• _Work required_:
Output every line of the material exactly, omitting images.

• _Supplied data_:
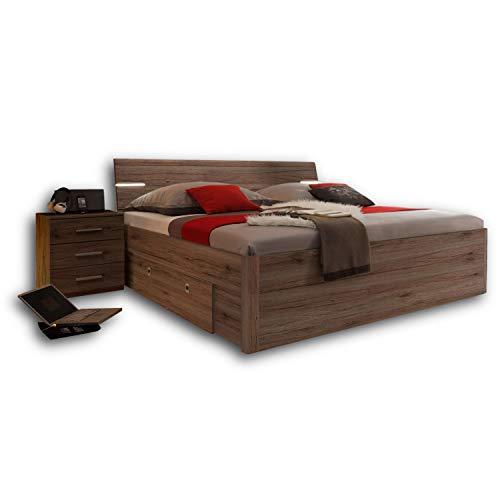 Stella Trading MARS Stilvolle Doppelbett Bettanlage 180 x 200 cm mit 2x Nachtkommoden - Schlafzimmer Komplett-Set in Eiche San Remo Optik, dunkel - 216 x 97 x 185 cm (B/H/T)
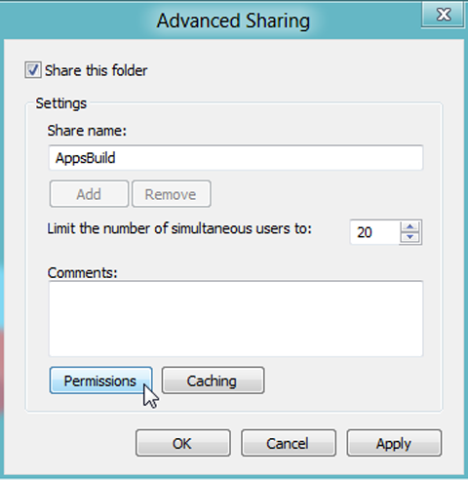 advance-sharing-windows8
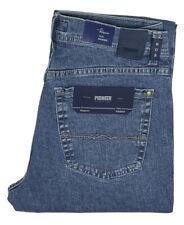 Pioneer Rando Herren Stretch Hose Dunkelblau Jeans Blau 16801.6388.6821 2.Wahl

• _Response below_:
 Stella Trading MARS Stilvolle Doppelbett Bettanlage 180 x 200 cm mit 2x Nachtkommoden - Schlafzimmer Komplett-Set in Eiche San Remo Optik, dunkel - 216 x 97 x 185 cm (B/H/T)
 advance-sharing-windows8
 Pioneer Rando Herren Stretch Hose Dunkelblau Jeans Blau 16801.6388.6821 2.Wahl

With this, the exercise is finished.